● Source text:
Mayor's call comes even as far-left DA says action was 'self-defense'

Police tape blocks off a murder site in Philadelphia / Getty Images
June 9, 2022

Democratic Philadelphia mayor Jim Kenney, who during last year's historic crime wave cut police funding, wants to throw a man in jail for defending himself during a mass shooting, even as the city's far-left district attorney admits the man was acting in self-defense.

Prosecutors told the Philadelphia Inquirer that Gregory Jackson, 34, shot Micah Towns, 23, leading Towns to return fire and kill Jackson. In the melee that followed, a third man, Quran Garner, 18, pulled a gun and began firing into a nearby crowd. While police told the Inquirer that "the precise sequence of the confrontation was unclear" and that more gunmen might have been involved, the incident left 3 people dead and 12 wounded.

(Stored data entries)

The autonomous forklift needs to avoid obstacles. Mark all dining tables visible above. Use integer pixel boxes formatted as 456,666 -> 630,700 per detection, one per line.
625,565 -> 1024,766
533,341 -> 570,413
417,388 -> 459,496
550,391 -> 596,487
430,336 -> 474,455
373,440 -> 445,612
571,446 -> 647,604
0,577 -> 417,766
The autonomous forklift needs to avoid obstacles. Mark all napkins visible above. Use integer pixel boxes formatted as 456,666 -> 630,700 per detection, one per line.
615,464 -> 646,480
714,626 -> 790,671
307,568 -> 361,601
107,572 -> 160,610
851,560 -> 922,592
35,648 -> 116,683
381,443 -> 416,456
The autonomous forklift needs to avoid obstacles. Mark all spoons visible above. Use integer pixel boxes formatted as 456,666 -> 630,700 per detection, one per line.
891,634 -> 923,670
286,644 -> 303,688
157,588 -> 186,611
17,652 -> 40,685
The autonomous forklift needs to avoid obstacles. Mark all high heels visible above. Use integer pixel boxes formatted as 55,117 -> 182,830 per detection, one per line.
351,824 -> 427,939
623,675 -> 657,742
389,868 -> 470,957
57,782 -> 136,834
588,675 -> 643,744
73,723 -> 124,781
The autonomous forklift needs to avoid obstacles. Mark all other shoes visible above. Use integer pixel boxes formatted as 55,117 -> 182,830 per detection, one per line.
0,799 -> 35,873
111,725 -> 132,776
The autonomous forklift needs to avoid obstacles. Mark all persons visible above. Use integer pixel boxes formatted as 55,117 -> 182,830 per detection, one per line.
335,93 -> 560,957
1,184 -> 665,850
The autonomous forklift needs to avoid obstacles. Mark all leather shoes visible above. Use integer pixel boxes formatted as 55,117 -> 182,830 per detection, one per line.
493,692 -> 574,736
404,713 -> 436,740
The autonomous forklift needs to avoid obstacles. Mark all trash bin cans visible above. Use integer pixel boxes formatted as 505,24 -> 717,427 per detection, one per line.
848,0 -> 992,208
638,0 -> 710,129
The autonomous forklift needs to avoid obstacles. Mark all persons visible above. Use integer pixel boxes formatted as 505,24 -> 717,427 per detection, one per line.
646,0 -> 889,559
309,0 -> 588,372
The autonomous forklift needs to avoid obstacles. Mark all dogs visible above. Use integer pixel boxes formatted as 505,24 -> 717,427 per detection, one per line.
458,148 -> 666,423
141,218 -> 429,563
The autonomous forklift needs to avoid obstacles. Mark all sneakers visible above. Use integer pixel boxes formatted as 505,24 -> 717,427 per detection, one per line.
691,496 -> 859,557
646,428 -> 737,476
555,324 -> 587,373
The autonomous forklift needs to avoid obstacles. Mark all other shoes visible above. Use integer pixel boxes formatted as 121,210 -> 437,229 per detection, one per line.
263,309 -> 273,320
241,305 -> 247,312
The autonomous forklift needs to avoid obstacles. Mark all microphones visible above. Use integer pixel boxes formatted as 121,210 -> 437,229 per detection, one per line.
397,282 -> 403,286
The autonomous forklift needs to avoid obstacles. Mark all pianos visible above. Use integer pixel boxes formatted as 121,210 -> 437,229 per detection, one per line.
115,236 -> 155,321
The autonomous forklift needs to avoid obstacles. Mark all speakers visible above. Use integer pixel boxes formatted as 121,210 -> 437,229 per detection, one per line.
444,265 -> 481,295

● About this task: Continue the news article about the Philadelphia mass shooting, picking up after its last sentence.

● Written answer:
Kenney said during a virtual gun-violence briefing that "anybody who fired a gun that day should be locked up." The mayor said Towns, who remains hospitalized in critical condition, is partially responsible for escalating the shooting because he didn't walk away from the fight.

Kenney's call to jail Towns comes as mainstream media sources claim that "a good guy with a gun" is "a myth" and "a deadly American fantasy." Towns is far from the only armed individual to try to stop a mass shooting, however. Just weeks earlier, an armed off-duty Border Patrol agent helped evacuate Robb Elementary School in Uvalde, Texas, during the May 24 mass shooting at the school.

Philadelphia district attorney Larry Krasner (D.), a soft-on-crime prosecutor who has received more than a million dollars from liberal megadonor George Soros, blasted the mayor's words, saying Towns was acting in self-defense.

Kenney is "not a cop" and "not an attorney," a Krasner spokeswoman told the Inquirer. "We cannot invent crimes that don’t exist and facts that aren't true."

The mayor's stance on fighting gun crime does not involve providing more resources to law enforcement. As Philadelphia last year saw homicides reach an all-time high, Kenney reduced the police force's budget by 2.4 percent.

Kenney's office did not respond to a Washington Free Beacon request for comment.